DATA LINES:

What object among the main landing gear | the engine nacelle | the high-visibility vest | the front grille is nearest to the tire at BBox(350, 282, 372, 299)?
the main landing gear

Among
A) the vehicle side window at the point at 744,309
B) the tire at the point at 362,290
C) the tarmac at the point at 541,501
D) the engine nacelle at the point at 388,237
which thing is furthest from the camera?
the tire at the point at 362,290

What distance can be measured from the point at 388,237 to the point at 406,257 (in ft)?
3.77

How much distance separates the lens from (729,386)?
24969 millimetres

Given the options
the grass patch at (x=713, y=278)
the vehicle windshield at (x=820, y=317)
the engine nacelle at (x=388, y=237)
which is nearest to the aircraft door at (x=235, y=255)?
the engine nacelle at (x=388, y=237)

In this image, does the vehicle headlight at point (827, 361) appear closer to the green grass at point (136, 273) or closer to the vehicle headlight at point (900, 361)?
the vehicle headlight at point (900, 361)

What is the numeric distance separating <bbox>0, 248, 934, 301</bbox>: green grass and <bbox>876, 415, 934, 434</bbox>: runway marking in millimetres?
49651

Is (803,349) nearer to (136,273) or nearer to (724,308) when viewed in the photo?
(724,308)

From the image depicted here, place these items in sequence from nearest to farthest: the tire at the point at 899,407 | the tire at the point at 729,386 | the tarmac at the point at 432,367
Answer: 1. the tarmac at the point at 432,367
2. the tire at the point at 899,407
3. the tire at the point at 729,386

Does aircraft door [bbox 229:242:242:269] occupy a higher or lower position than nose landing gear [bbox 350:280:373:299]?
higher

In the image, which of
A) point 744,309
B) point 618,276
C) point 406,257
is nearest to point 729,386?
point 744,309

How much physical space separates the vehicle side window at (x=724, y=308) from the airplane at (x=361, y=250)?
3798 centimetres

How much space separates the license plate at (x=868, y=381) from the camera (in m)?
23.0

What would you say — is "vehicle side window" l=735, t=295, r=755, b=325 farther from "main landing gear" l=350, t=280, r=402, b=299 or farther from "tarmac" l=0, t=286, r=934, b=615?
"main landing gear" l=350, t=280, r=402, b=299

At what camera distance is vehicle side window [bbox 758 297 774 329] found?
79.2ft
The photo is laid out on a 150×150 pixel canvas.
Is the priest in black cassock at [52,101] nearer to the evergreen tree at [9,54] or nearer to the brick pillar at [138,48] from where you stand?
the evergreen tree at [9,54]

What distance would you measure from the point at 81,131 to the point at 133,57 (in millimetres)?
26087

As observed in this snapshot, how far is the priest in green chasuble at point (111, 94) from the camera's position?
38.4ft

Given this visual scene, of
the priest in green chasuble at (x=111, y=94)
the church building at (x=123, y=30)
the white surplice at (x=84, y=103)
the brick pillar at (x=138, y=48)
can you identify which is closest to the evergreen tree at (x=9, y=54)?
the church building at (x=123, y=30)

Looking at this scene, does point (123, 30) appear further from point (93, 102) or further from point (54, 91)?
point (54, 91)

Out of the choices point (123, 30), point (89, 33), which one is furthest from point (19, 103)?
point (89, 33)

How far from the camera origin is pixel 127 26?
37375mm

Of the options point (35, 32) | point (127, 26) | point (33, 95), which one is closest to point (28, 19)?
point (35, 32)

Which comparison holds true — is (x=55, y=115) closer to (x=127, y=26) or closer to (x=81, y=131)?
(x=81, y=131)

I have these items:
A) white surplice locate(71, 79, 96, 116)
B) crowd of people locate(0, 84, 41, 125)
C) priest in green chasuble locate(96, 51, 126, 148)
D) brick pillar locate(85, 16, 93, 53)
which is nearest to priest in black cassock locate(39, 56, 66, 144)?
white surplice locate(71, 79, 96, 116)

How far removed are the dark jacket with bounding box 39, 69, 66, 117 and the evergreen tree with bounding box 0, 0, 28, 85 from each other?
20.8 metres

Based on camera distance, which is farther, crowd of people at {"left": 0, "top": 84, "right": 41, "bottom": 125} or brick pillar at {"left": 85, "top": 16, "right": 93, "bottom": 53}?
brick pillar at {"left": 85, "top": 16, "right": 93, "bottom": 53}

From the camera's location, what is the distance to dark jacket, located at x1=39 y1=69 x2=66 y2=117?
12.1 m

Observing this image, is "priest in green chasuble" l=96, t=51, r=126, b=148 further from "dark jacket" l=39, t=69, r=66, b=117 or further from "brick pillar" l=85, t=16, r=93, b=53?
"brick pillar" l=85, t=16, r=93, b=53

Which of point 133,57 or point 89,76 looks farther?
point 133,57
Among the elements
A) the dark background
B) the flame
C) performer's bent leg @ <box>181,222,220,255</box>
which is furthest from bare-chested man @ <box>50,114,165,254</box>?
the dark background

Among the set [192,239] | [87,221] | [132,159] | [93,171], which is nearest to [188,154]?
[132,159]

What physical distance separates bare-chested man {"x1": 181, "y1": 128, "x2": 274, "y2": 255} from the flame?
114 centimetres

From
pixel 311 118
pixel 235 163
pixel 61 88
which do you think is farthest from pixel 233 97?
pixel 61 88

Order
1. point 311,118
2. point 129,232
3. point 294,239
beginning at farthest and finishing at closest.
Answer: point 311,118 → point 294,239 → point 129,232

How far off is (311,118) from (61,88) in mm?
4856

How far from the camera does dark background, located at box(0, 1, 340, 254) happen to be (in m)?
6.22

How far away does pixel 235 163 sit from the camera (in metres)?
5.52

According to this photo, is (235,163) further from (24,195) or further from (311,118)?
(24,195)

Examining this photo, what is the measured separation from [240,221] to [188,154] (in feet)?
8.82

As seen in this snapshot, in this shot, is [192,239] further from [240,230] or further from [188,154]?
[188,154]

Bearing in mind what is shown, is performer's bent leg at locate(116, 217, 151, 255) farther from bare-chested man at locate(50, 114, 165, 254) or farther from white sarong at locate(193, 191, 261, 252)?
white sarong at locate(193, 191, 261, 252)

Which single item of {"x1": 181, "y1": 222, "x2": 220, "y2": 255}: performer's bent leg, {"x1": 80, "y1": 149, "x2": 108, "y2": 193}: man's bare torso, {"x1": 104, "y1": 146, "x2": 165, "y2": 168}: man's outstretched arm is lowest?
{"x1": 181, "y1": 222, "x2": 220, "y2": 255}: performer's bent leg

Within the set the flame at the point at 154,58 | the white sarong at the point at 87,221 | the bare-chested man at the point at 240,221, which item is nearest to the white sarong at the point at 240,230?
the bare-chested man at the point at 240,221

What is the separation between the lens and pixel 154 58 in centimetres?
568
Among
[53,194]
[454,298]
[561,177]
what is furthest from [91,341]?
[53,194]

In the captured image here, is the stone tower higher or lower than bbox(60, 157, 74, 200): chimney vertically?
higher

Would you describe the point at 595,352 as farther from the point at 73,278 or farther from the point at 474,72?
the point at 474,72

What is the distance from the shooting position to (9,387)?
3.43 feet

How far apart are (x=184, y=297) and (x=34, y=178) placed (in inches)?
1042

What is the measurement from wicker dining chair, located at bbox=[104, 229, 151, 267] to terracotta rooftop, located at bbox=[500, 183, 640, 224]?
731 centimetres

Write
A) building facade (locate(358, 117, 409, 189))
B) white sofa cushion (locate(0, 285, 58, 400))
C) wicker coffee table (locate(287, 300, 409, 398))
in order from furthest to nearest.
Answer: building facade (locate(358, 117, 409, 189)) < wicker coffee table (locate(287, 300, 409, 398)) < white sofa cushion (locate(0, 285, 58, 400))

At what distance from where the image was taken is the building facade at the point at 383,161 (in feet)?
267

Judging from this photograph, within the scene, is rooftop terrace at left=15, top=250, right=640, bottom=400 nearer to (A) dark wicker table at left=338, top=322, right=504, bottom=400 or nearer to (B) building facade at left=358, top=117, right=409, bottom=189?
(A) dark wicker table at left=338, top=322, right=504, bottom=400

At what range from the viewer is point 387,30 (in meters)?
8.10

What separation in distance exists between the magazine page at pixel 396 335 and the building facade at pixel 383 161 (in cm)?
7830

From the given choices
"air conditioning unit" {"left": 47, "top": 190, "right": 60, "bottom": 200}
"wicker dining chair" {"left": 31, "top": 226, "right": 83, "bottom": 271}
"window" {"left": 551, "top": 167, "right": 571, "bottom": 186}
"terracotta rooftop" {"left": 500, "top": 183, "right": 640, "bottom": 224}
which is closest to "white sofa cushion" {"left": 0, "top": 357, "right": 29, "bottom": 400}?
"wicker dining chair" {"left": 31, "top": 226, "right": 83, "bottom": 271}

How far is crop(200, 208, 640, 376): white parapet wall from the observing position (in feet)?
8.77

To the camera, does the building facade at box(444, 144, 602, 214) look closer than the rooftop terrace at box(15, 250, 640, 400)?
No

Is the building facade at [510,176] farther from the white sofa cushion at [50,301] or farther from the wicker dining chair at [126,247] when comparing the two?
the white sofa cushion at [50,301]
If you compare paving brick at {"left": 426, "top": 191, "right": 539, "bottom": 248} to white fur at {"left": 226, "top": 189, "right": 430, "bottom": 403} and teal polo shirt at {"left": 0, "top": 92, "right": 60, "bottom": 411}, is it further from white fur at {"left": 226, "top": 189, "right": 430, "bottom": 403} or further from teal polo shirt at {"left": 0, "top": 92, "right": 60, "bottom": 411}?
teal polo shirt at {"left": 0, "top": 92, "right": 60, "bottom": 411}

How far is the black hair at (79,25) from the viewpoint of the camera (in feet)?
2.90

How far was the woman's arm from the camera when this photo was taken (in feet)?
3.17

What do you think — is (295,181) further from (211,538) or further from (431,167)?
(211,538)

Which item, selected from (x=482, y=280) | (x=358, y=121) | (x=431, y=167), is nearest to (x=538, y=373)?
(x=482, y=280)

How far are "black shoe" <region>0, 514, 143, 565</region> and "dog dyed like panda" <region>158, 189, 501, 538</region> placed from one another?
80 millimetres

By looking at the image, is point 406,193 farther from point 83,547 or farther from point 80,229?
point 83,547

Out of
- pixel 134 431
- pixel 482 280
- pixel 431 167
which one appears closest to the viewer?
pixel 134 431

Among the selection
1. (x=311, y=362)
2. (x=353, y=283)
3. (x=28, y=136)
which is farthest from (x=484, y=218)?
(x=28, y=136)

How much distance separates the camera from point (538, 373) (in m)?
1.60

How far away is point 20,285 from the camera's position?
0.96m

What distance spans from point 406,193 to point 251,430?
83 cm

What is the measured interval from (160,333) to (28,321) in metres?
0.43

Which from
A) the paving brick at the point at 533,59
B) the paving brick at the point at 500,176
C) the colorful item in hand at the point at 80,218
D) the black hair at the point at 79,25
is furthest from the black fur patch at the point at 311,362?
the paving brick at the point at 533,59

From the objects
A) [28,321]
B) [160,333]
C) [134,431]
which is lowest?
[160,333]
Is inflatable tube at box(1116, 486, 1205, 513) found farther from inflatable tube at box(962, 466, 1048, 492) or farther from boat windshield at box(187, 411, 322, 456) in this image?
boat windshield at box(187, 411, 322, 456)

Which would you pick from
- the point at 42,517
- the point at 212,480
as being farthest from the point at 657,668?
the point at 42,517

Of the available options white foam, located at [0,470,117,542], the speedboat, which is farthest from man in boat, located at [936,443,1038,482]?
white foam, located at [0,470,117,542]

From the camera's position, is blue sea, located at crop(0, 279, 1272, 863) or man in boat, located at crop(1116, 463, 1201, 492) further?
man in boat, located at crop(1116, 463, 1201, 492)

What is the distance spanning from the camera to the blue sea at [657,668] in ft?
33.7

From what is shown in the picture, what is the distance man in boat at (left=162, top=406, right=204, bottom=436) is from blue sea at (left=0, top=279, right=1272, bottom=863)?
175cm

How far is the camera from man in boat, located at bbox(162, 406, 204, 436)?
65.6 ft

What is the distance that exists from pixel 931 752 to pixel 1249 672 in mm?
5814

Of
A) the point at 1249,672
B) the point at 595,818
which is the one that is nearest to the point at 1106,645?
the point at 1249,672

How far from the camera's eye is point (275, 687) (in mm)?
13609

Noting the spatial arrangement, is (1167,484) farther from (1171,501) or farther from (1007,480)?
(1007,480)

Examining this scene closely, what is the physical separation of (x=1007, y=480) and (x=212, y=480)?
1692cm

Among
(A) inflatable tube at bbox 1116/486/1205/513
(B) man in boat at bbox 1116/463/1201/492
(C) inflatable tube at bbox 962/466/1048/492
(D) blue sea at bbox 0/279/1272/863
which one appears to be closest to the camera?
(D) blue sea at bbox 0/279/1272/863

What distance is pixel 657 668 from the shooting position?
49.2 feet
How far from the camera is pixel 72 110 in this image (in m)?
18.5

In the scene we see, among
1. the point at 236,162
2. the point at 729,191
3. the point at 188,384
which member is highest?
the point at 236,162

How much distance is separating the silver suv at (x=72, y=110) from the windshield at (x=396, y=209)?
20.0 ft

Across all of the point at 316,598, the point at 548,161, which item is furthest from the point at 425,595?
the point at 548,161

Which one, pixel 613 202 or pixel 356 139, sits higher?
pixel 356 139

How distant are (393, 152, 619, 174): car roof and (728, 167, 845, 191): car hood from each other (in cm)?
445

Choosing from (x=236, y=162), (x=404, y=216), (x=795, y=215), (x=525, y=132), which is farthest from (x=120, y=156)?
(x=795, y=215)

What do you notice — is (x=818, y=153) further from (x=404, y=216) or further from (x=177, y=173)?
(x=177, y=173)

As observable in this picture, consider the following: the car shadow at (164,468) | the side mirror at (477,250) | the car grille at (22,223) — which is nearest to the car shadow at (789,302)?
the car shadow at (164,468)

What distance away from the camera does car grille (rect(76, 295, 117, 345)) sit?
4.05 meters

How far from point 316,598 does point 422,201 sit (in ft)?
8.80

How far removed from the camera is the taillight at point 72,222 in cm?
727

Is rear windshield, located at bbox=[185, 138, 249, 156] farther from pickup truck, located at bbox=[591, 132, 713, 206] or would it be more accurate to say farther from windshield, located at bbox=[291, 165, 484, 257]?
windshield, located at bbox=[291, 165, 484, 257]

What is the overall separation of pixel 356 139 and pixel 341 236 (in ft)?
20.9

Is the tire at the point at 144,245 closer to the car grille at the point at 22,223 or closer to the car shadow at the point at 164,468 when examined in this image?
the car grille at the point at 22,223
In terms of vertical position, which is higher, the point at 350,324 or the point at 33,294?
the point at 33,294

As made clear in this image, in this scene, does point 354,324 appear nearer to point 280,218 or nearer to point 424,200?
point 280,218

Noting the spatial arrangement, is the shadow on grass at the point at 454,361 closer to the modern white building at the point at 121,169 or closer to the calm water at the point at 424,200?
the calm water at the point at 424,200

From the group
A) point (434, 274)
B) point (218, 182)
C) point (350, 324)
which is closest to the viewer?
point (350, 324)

TASK REQUIREMENTS: Reproduce the records starting at the beginning and ending with the line that contains "24969 millimetres", substituting "engine housing" for each occurrence of "engine nacelle" and leaving everything else unchanged.

THE REPLY:
What object among the main landing gear | the engine housing | the high-visibility vest | the front grille is nearest to the tire at BBox(350, 282, 372, 299)?
the main landing gear

Among
A) the vehicle side window at the point at 744,309
B) the tire at the point at 362,290
C) the tarmac at the point at 541,501
D) the engine housing at the point at 388,237
which thing is furthest from the camera?
the tire at the point at 362,290

What distance can be measured from the point at 388,237 to the point at 406,257 (in ft)?
3.77

How much distance separates the lens from (729,386)?
24969 millimetres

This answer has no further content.